* **Aim of the task**
Make an exact copy of the lines below.

* **Records**
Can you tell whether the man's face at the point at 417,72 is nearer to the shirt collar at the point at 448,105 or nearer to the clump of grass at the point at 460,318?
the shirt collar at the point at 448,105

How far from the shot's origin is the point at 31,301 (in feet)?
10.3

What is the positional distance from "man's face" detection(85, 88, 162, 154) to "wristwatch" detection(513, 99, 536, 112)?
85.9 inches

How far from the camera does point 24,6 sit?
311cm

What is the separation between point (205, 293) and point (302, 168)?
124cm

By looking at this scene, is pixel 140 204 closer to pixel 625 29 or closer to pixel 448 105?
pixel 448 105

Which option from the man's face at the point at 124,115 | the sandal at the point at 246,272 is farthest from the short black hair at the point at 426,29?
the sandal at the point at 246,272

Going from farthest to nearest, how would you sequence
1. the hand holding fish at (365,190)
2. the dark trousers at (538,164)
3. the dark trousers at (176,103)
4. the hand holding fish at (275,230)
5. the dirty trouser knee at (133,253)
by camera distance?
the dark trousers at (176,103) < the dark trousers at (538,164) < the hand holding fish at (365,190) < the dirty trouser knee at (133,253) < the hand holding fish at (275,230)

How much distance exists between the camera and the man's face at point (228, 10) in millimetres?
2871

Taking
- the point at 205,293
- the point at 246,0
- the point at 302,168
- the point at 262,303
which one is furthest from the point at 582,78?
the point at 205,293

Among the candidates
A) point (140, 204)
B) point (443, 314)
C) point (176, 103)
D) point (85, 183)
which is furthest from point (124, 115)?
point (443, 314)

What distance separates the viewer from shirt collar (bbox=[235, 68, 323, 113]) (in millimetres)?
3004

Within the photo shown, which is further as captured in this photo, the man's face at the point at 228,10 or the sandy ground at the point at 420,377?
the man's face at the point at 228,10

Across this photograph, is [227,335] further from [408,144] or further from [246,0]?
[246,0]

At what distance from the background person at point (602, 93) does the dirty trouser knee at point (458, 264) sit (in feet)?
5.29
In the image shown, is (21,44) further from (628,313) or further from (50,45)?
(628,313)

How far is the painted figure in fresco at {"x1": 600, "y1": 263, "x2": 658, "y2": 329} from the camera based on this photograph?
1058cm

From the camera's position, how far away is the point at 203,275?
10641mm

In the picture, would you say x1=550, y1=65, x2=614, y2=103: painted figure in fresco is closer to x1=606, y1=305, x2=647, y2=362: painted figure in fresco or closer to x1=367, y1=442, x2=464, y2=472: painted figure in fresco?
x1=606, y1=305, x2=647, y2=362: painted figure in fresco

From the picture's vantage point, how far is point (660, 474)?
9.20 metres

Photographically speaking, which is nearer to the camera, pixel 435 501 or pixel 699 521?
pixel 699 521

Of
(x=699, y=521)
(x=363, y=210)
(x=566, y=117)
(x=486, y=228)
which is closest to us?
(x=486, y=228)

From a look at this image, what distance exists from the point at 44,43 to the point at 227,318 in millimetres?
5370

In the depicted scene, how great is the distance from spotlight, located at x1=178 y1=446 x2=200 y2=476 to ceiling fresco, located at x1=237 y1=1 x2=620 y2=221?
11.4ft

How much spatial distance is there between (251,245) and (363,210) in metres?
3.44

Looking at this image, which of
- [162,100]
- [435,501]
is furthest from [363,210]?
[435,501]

* **Solved exercise**
Can you tell whether the man's face at the point at 417,72 is nearer to the shirt collar at the point at 448,105 or nearer to the clump of grass at the point at 460,318?
the shirt collar at the point at 448,105

How far from the shot's origin is the point at 31,301 (in feet)?
10.3

What is the positional distance from "man's face" detection(85, 88, 162, 154) to "wristwatch" detection(513, 99, 536, 112)?
85.9 inches

How far from the camera does point 24,6 sit?
311cm

What is the separation between point (205, 293) and point (302, 168)?
124cm

By looking at this scene, is pixel 140 204 closer to pixel 625 29 or closer to pixel 448 105?
pixel 448 105

Which option from the man's face at the point at 124,115 | the sandal at the point at 246,272 is farthest from the short black hair at the point at 426,29?
the sandal at the point at 246,272

Going from farthest to nearest, how would you sequence
1. the hand holding fish at (365,190)
2. the dark trousers at (538,164)
3. the dark trousers at (176,103)
4. the hand holding fish at (275,230)
5. the dirty trouser knee at (133,253)
by camera distance?
the dark trousers at (176,103) < the dark trousers at (538,164) < the hand holding fish at (365,190) < the dirty trouser knee at (133,253) < the hand holding fish at (275,230)

How much distance exists between the camera and the man's face at point (228, 10) in millimetres?
2871

Taking
- the point at 205,293
- the point at 246,0
- the point at 302,168
- the point at 262,303
which one is furthest from the point at 582,78?
the point at 205,293

Among the candidates
A) point (140, 204)
B) point (443, 314)
C) point (176, 103)
D) point (85, 183)
which is furthest from point (124, 115)?
point (443, 314)

What distance separates the viewer from shirt collar (bbox=[235, 68, 323, 113]) (in millimetres)?
3004

Within the photo shown, which is further as captured in this photo, the man's face at the point at 228,10 or the sandy ground at the point at 420,377?
the man's face at the point at 228,10

Across this photograph, is [227,335] further from [408,144] or further from [246,0]?
[246,0]

At what distance from the background person at point (602, 93) does the dirty trouser knee at point (458, 264) sit (in feet)?
5.29
In the image shown, is (21,44) further from (628,313) or further from (50,45)?
(628,313)

How far is the painted figure in fresco at {"x1": 600, "y1": 263, "x2": 658, "y2": 329} from the camera based on this photograph?
1058cm

From the camera's position, how far away is the point at 203,275?
10641mm

In the picture, would you say x1=550, y1=65, x2=614, y2=103: painted figure in fresco is closer to x1=606, y1=305, x2=647, y2=362: painted figure in fresco or closer to x1=367, y1=442, x2=464, y2=472: painted figure in fresco?
x1=606, y1=305, x2=647, y2=362: painted figure in fresco

From the picture's vantage point, how far is point (660, 474)?
9.20 metres

Photographically speaking, which is nearer to the camera, pixel 435 501 or pixel 699 521?
pixel 699 521

Of
(x=699, y=521)
(x=363, y=210)
(x=566, y=117)
(x=486, y=228)
which is closest to us?
(x=486, y=228)

From a look at this image, what distance exists from the point at 44,43 to the point at 227,318 in millimetres?
5370

In the depicted scene, how great is the distance from spotlight, located at x1=178 y1=446 x2=200 y2=476 to ceiling fresco, located at x1=237 y1=1 x2=620 y2=221?
11.4ft

How much spatial distance is there between (251,245) and (363,210) in metres?
3.44

Looking at this image, which of
- [162,100]
- [435,501]
is furthest from [363,210]?
[435,501]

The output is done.